NEW DELHI, Oct 1: Term-lending in infrastructure projects may become less risky and projects may get over well within the time-frame, thanks to a new credit rating system developed for the construction industry.Construction Industry Development Council (CIDC), an apex industry body under the Planning Commission has developed a grading system covering clients, contractors, consultants and projects in association with the credit rating agency ICRA.
CIDC will make a presentation to Indian Banks Association (IBA) on October 5 on the new grading system to encourage bankers to be more willing to extend loans to construction projects, CIDC director P R Swarup told PTI in an interview.
Later, presentations will also be made to foreign banks on the importance and need for investing more in construction projects to meet the immense requirements of the sector as also for their own survival and health, Swarup said.

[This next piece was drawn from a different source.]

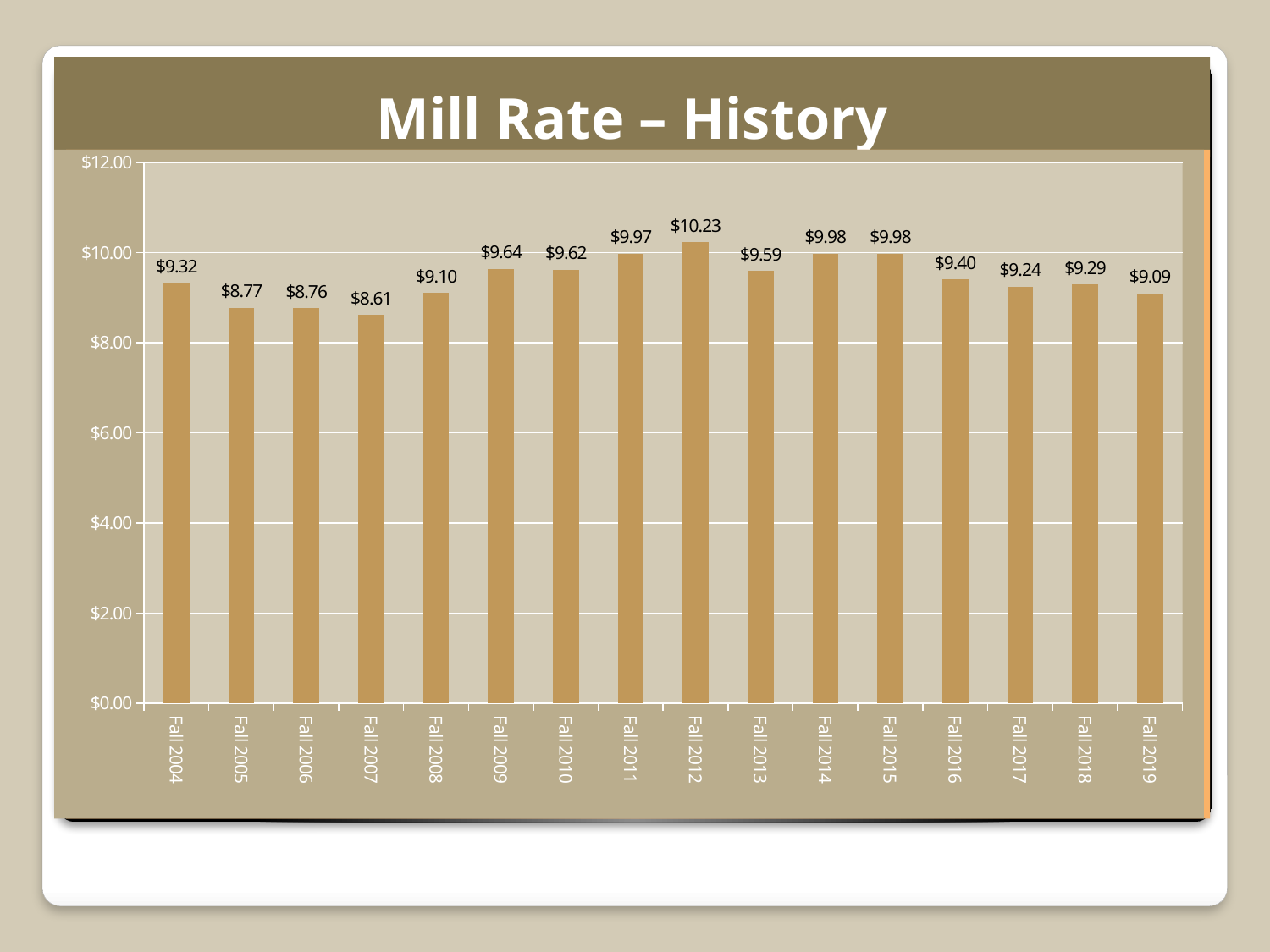
What is the title of the chart? Mill Rate – History Which period has the lowest mill rate? Fall 2007 What is the difference between the mill rate in Fall 2012 and Fall 2007? $1.62 Is the mill rate for Fall 2012 greater or less than $10.00? greater What is the mill rate for Fall 2007? $8.61 Which period has the highest mill rate? Fall 2012 What kind of chart is shown on the slide? Bar chart What is the mill rate for Fall 2019? $9.09 Which is larger, the mill rate for Fall 2009 or Fall 2016? Fall 2009 What is the difference between the mill rate in Fall 2004 and Fall 2019? $0.23 How many periods are shown on the chart? 16 What is the mill rate for Fall 2012? $10.23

"Investments in construction have a huge multiplier effect as they support many core industrieslike steel and cement," he said.
"The health of an economy can be gauged with the percentage of GDP going into construction sector." Banks and FIs have been traditionally reticent about investing in infrastructure projects as returns are very slow, Swarup said.
"But banks have to realise that high-return, low maturity period loans in consumer goods are not sustainable unless they invest in infrastructure projects, which have the tendency of stirring up demand in other sectors," he said.
Although some kind of grading or pre-qualification system does exist, an all encompassing perspective of the entire project involving all players in the field is not available, Swarup said, adding the CIDC proposal aims to fill this gap.
Nearly 22 per cent of gross domestic product of the country is generated by construction industry, which employs about 10 per cent of the working population directly or indirectly, besides supporting many core industries like steel and cement, he said.